<<<<

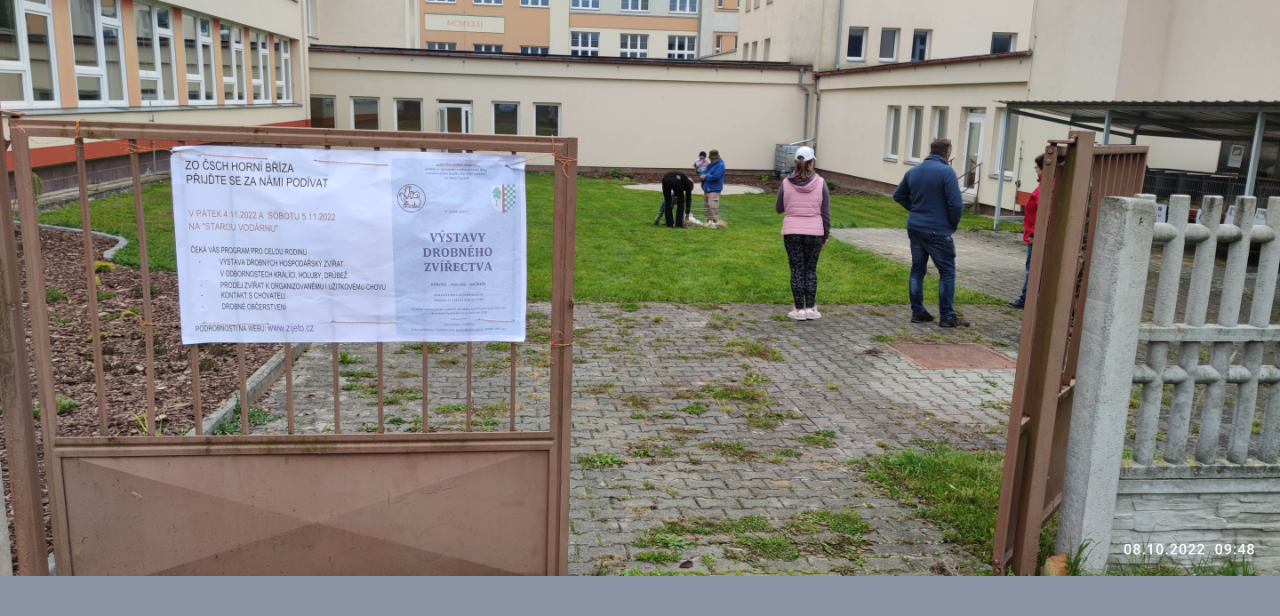

--- FILE ---
content_type: text/html; charset=UTF-8
request_url: https://www.zijeto.cz/fotoalbum/22.-propagacni-vystava-v-arealu-skoly-v-horni-brize/img_20221008_094807.-.html
body_size: 1094
content:
<?xml version="1.0" encoding="utf-8"?>
<!DOCTYPE html PUBLIC "-//W3C//DTD XHTML 1.0 Transitional//EN" "http://www.w3.org/TR/xhtml1/DTD/xhtml1-transitional.dtd">
<html lang="cs" xml:lang="cs" xmlns="http://www.w3.org/1999/xhtml">

    <head>

        <meta http-equiv="content-type" content="text/html; charset=utf-8" />
        <meta name="description" content="Jedná se o stránky českého svazu chovatelů ve městě Horní Bříza v okrese Plzeň - sever. Naše organizace se podílí na plánování a rozvoji společenských, kulturních, vzdělávacích a volnočasových aktiv. Dále svým podílem přispívá k údržbě genofondu některých významných druhů drobných zvířat chovaných na území České republiky." />
        <meta name="keywords" content="Základní organizace,český svaz chovatelů,ČSCH,Horní Bříza,Chov,chovná zvířata,výstava,králík,holub,drůbež,drobného zvířectva,exotické ptactvo,průkaz původu,rodokmen" />
        <meta name="robots" content="all,follow" />
        <meta name="author" content="<!--/ u_author /-->" />
        <link rel="stylesheet" href="/style.1762872056.1.css" type="text/css" />
        
        <script type="text/javascript" src="https://www004.estranky.cz/user/js/index.js" id="index_script" ></script>
        <title>
            Český svaz chovatelů Horní Bříza
        </title>

        <style>
          body {margin: 0px; padding: 0px;}
        </style>
    </head>
<body>
    <script language="JavaScript" type="text/javascript">
    <!--
      index_setCookieData('index_curr_fullphoto', 106);
    //-->
  </script>
  <a href="javascript: close();"><img src="/img/original/106/img_20221008_094807.jpg" border="0" alt="IMG_20221008_094807" width="5760" height="2592"></a>

<!-- NO GEMIUS -->
</body>
</html>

>>>>

What is needed =
If an entry contains an image, skip the image and return the rest of the listing unchanged.

Answer space =
--- FILE ---
content_type: text/html; charset=UTF-8
request_url: https://www.zijeto.cz/fotoalbum/22.-propagacni-vystava-v-arealu-skoly-v-horni-brize/img_20221008_094807.-.html
body_size: 1094
content:
<?xml version="1.0" encoding="utf-8"?>
<!DOCTYPE html PUBLIC "-//W3C//DTD XHTML 1.0 Transitional//EN" "http://www.w3.org/TR/xhtml1/DTD/xhtml1-transitional.dtd">
<html lang="cs" xml:lang="cs" xmlns="http://www.w3.org/1999/xhtml">

    <head>

        <meta http-equiv="content-type" content="text/html; charset=utf-8" />
        <meta name="description" content="Jedná se o stránky českého svazu chovatelů ve městě Horní Bříza v okrese Plzeň - sever. Naše organizace se podílí na plánování a rozvoji společenských, kulturních, vzdělávacích a volnočasových aktiv. Dále svým podílem přispívá k údržbě genofondu některých významných druhů drobných zvířat chovaných na území České republiky." />
        <meta name="keywords" content="Základní organizace,český svaz chovatelů,ČSCH,Horní Bříza,Chov,chovná zvířata,výstava,králík,holub,drůbež,drobného zvířectva,exotické ptactvo,průkaz původu,rodokmen" />
        <meta name="robots" content="all,follow" />
        <meta name="author" content="<!--/ u_author /-->" />
        <link rel="stylesheet" href="/style.1762872056.1.css" type="text/css" />
        
        <script type="text/javascript" src="https://www004.estranky.cz/user/js/index.js" id="index_script" ></script>
        <title>
            Český svaz chovatelů Horní Bříza
        </title>

        <style>
          body {margin: 0px; padding: 0px;}
        </style>
    </head>
<body>
    <script language="JavaScript" type="text/javascript">
    <!--
      index_setCookieData('index_curr_fullphoto', 106);
    //-->
  </script>
  <a href="javascript: close();"><img src="/img/original/106/img_20221008_094807.jpg" border="0" alt="IMG_20221008_094807" width="5760" height="2592"></a>

<!-- NO GEMIUS -->
</body>
</html>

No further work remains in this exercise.